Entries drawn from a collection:
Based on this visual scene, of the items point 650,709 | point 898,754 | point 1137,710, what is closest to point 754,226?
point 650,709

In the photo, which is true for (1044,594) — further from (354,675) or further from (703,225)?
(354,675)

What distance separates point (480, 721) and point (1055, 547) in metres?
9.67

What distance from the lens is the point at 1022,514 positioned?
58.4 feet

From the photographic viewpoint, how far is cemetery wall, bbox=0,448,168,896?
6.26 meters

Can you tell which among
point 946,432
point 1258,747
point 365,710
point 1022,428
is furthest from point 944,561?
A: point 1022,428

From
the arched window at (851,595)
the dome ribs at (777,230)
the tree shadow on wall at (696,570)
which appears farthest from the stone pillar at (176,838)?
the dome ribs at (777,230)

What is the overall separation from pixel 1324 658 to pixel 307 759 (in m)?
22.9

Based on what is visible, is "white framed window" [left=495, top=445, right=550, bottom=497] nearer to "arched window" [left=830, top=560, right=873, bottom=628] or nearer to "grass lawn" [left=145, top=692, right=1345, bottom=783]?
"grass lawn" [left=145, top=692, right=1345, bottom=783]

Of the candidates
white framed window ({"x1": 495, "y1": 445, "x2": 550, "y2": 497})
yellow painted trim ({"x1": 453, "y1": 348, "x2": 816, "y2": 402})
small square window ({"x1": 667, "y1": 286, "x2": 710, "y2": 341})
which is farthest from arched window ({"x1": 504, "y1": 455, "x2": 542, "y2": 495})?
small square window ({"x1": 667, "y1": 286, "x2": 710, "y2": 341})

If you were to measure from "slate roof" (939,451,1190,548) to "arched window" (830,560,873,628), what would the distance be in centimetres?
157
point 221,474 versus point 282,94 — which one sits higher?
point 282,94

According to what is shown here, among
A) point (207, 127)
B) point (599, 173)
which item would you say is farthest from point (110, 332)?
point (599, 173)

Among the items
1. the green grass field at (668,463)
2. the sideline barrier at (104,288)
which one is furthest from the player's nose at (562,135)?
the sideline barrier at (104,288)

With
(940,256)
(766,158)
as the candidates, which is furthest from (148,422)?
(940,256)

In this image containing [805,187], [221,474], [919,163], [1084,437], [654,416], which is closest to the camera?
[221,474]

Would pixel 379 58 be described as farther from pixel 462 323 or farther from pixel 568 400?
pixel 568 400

Instruction: Copy out the items word for word, from the line containing "Based on what" through the last line of the items, including both of those lines.

Solution:
Based on what is visible, is "white framed window" [left=495, top=445, right=550, bottom=497] nearer to "arched window" [left=830, top=560, right=873, bottom=628] or nearer to "grass lawn" [left=145, top=692, right=1345, bottom=783]?
"grass lawn" [left=145, top=692, right=1345, bottom=783]

Of the candidates
white framed window ({"x1": 495, "y1": 445, "x2": 550, "y2": 497})
yellow painted trim ({"x1": 453, "y1": 348, "x2": 816, "y2": 402})
small square window ({"x1": 667, "y1": 286, "x2": 710, "y2": 341})
which is farthest from arched window ({"x1": 504, "y1": 455, "x2": 542, "y2": 495})?
small square window ({"x1": 667, "y1": 286, "x2": 710, "y2": 341})

If you were to measure from "slate roof" (939,451,1190,548) to "arched window" (830,560,873,628), what would the distance be in centimetres?
157
point 221,474 versus point 282,94 — which one sits higher?
point 282,94

According to what is shown here, among
A) point (207, 127)
B) point (599, 173)
which item would you say is farthest from point (110, 332)?
point (599, 173)

Among the items
1. the green grass field at (668,463)
2. the sideline barrier at (104,288)
which one is furthest from the player's nose at (562,135)?
the sideline barrier at (104,288)

With
(940,256)
(766,158)
as the candidates, which is furthest from (148,422)?
(940,256)

In this image containing [805,187], [221,474], [919,163], [1084,437], [654,416], which is closest to the camera?
[221,474]

Would pixel 379 58 be described as farther from pixel 462 323 or farther from pixel 568 400?
pixel 568 400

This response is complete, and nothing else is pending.